TASKS TO PERFORM
1: Translate this sentence from the July 28 history page into Spanish: "Gerd Faltings is a German mathematician known for his work in arithmetic geometry."
2: Please continue the July 28 history page after its last entry, the one for Abraham Pais.

This Day In History : July 28

1851 Russian Federation

A total solar eclipse was first captured on a daguerreotype photograph by Busch and Berkowski

On July 28, 1851, a total solar eclipse was first captured on a daguerreotype photograph. This groundbreaking event took place in Königsberg, Prussia (now Kaliningrad, Russia) and was photographed by Johann Julius Friedrich Berkowski, marking a significant achievement in both photography and astronomy.

Also on This Day in History July 28

Discover what happened on July 28 with HISTORY's summaries of major events, anniversaries,
famous births and notable deaths.

Births on This Day, July 28
  • 1840 Edward Drinker Cope

    American paleontologist and prolific taxonomist of vertebrate paleontology. He was also active in ichthyology and herpetology.

  • 1907 Earl S. Tupper

    Earl Silas Tupper was an American inventor and manufacturer who introduced Tupperware.

  • 1915 Charles Townes

    Charles Hard Townes was an American physicist. Townes worked on the theory and application of the maser, for which he obtained the fundamental patent, and other work in quantum electronics associated with both maser and laser devices.

  • 1925 Baruch S. Blumberg

    He was an American physician, geneticist, and co-recipient of the 1976 Nobel Prize in Physiology or Medicine, for his work on the hepatitis B virus while an investigator at the NIH and at the Fox Chase Cancer Center.

  • 1954 Gerd Faltings

    Gerd Faltings is a German mathematician known for his work in arithmetic geometry.

Deaths on This Day, July 28
  • 1940 David Watson Taylor

    American marine engineer who used the first ship-model testing facility in the U.S. to evaluate basic principles in the design of ships.

  • 1818 Gaspard Monge

    French mathematician who is known for his elaboration of descriptive geometry.

  • 1968 Otto Hahn

    German physical chemist who, with the radiochemist Fritz Strassmann, is credited with the discovery of nuclear fission.

  • 1996 Roger Tory Peterson

    American ornithologist, author and conservationist who wrote wildlife field books on birds, which as a artist, he illustrated with great skill.

  • 2000 Abraham Pais

    Dutch-American physicist and science historian whose research became the building blocks of the theory of elemental particles.

GIVEN INFORMATION
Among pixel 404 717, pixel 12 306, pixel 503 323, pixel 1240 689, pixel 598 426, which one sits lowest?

==

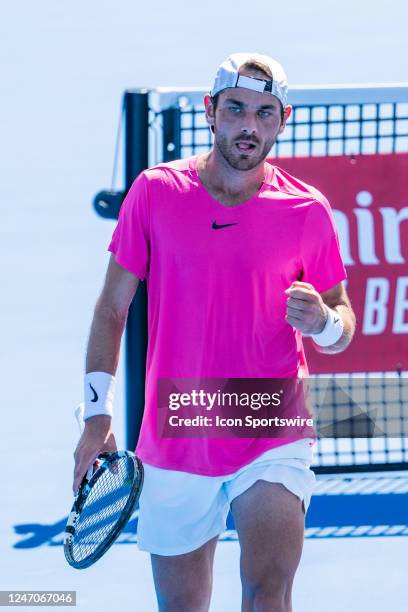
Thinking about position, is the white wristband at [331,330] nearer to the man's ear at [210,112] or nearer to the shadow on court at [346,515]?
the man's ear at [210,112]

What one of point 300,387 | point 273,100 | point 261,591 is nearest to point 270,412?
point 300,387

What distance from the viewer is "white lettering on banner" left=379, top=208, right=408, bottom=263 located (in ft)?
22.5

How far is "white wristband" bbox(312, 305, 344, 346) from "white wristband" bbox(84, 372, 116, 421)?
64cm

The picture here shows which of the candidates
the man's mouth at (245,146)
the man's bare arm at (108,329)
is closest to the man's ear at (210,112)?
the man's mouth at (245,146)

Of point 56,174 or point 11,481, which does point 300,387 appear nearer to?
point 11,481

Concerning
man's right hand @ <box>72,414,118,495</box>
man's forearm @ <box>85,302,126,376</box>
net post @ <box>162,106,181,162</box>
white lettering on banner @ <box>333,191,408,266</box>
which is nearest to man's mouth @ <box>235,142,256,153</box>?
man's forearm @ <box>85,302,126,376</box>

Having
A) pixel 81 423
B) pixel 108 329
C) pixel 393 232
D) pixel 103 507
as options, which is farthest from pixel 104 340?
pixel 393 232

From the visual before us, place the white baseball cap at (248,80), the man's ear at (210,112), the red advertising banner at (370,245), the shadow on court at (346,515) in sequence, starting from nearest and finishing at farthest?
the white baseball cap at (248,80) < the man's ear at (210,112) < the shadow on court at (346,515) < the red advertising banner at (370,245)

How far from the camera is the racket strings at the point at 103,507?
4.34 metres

WRITTEN ANSWERS
1: Gerd Faltings es un matemático alemán conocido por su trabajo en geometría aritmética.

2:
The City of Miami, Florida is incorporated

The City of Miami, Florida was officially incorporated on July 28, 1896. This marked a significant milestone in the city's history, establishing it as a formal municipality within the state of Florida.

Peru declares independence from Spain

Peru declared its independence from Spain on July 28, 1821. This day is celebrated as Peru's National Day, commemorating the moment when General José de San Martín proclaimed the country's freedom in the Plaza Mayor of Lima. This event marked the beginning of the end of Spanish colonial rule in Peru.

Metric system becomes a legal measurement system in US

In 1866, the United States Congress passed an act that authorized the use of the metric system throughout the country. This legislation, known as the Metric Act of 1866, was significant because it allowed Americans to use metric units for commerce and legal purposes.

Kennewick Man skull discovery

The Kennewick Man skull discovery occurred on July 28, 1996, in Kennewick, Washington. Two college students, Will Thomas and David Deacy, found the skull along the banks of the Columbia River. This led to the excavation of a nearly complete ancient skeleton, estimated to be around 8,500 to 9,000 years old. The Kennewick Man, as he came to be known, sparked significant scientific and legal debates regarding the study of ancient human remains and their repatriation to Native American tribes.